Am 6. Juni 1610 wurde das erste Kloster der Heimsuchungsschwestern in Annecy, der Stadt, in der Franz von Sales als Bischof lebte, gegründet. Die ersten Schwestern waren neben Johanna Franziska von Chantal Charlotte de Bréchard, Jacqueline Favre und Jacqueline Coste. Der Name Orden von der Heimsuchung Mariens rührt von dem im Lukasevangelium beschriebenen Besuch der mit Jesus Christus schwangeren Gottesmutter bei ihrer Cousine Elisabeth her, der Bibelgeschichte Mariä Heimsuchung. Johanna von Chantal und Franz von Sales wollten jedoch mit diesem Namen die aktive Tätigkeit des Neuen Ordens ausdrücken: Heimsuchungsschwestern sollten Arme, Kranke und Bedürftige daheim aufsuchen, um sie zu unterstützen. Quelle für dieses karitative Tun sollte das Gebet sein – die Gottesliebe sollte durch und in der Nächstenliebe sichtbar werden. Als jedoch im Jahr 1615 in Lyon ein zweites Heimsuchungskloster gegründet werden sollte, wurde dieses Konzept vom zuständigen Erzbischof abgelehnt, weil er sich nicht mit einem karitativ tätigen Frauenorden – damals eine völlige Novität – abfinden konnte. Die Heimsuchungsschwestern und ihre Gründerpersönlichkeiten beugten sich dem Entscheid des Bischofs, und so wurde die Kongregation in einen kontemplativen Orden umgewandelt, der im Jahr 1618 von Paul V. die päpstliche Anerkennung erhielt.

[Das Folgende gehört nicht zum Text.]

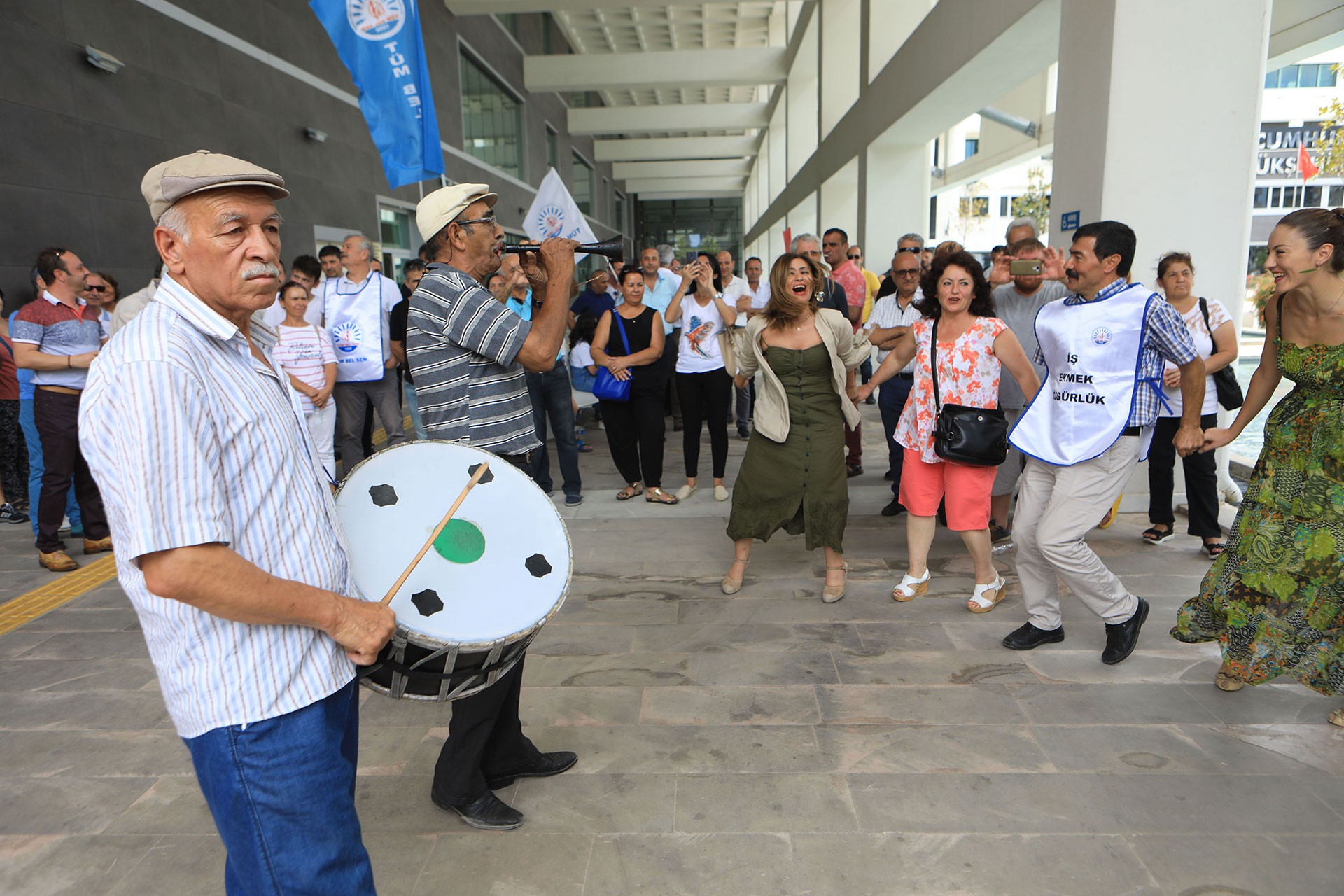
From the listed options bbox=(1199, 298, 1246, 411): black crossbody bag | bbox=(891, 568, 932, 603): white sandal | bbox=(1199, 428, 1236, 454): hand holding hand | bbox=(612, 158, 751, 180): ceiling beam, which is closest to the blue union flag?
bbox=(891, 568, 932, 603): white sandal

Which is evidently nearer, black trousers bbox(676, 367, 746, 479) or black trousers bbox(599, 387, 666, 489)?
black trousers bbox(599, 387, 666, 489)

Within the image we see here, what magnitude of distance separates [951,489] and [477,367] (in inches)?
94.2

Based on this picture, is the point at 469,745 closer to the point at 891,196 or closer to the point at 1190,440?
the point at 1190,440

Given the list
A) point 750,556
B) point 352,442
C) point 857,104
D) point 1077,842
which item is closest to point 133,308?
point 352,442

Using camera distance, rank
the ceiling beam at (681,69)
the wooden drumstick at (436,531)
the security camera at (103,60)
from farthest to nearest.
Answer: the ceiling beam at (681,69) → the security camera at (103,60) → the wooden drumstick at (436,531)

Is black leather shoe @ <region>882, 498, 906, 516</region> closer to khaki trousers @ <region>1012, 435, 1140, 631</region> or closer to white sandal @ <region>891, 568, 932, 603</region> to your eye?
white sandal @ <region>891, 568, 932, 603</region>

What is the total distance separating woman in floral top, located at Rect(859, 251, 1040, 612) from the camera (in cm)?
370

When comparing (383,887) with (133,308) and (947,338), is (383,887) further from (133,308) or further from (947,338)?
(133,308)

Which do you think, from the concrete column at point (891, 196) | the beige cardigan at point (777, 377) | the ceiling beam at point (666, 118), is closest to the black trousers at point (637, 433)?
the beige cardigan at point (777, 377)

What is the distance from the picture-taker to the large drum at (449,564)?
1577 mm

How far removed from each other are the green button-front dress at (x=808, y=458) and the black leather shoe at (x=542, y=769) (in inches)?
67.1

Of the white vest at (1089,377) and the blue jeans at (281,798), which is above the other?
the white vest at (1089,377)

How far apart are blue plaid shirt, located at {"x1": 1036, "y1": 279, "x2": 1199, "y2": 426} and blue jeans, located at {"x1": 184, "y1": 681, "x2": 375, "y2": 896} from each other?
2.97 m

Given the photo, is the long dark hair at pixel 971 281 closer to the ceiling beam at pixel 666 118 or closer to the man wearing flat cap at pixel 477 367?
the man wearing flat cap at pixel 477 367
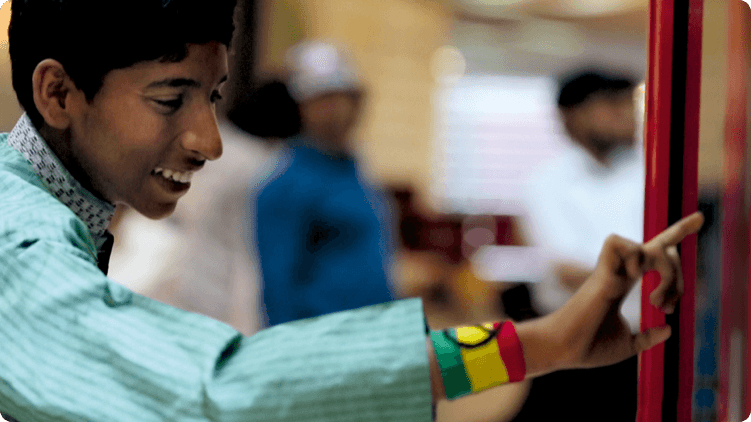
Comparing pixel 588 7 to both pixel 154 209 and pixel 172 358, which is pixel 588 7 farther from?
pixel 172 358

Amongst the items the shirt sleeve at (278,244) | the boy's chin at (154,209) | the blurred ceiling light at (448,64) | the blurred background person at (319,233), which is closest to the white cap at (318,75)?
the blurred background person at (319,233)

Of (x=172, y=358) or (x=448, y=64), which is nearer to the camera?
(x=172, y=358)

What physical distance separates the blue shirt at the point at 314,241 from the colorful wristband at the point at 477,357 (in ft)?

Als Franz von Sales rund vier Jahre nach der päpstlichen Anerkennung des Ordens im Jahr 1622 starb, existierten 13 Heimsuchungsklöster. Beim Tod der Gründerin Johanna Franziska von Chantal im Jahr 1640 waren es bereits 87 Ordenshäuser. Im Jahr 2009 gab es 153 Klöster auf vier Kontinenten:
In Deutschland wurde das erste Heimsuchungskloster im Jahr 1667 in Indersdorf gegründet. Heute existieren in Deutschland noch folgende Heimsuchungsklöster: Kloster Zangberg bei Mühldorf am Inn, Kloster Dietramszell und Uedem am Niederrhein, in Österreich im Kloster Thurnfeld in Hall in Tirol und im Kloster am Rennweg in Wien sowie in der Schweiz in Solothurn und Freiburg im Üechtland.
Weitere Klöster in Deutschland wurden in den letzten Jahren aufgehoben: Salesianerinnenkloster Koblenz (1986), Kloster Pielenhofen (Kreis Regensburg) (2010), Kloster Beuerberg (Dekanat Wolfratshausen) (2014) sowie das Kloster Oberroning bei Landshut (2015).
Zu den bekanntesten Ordensschwestern der Heimsuchung gehören die heilige Margareta Maria Alacoque (1647–1690), die im Kloster von Paray-le-Monial in Burgund lebte und in einer Vision den Auftrag erhielt, die Herz Jesu-Verehrung voranzutreiben, sowie Mutter Maria Salesia Chappuis (1793–1875) aus dem Ordenshaus in Troyes (Frankreich), die gemeinsam mit P. Louis Brisson die Oblaten des hl. Franz von Sales gründete.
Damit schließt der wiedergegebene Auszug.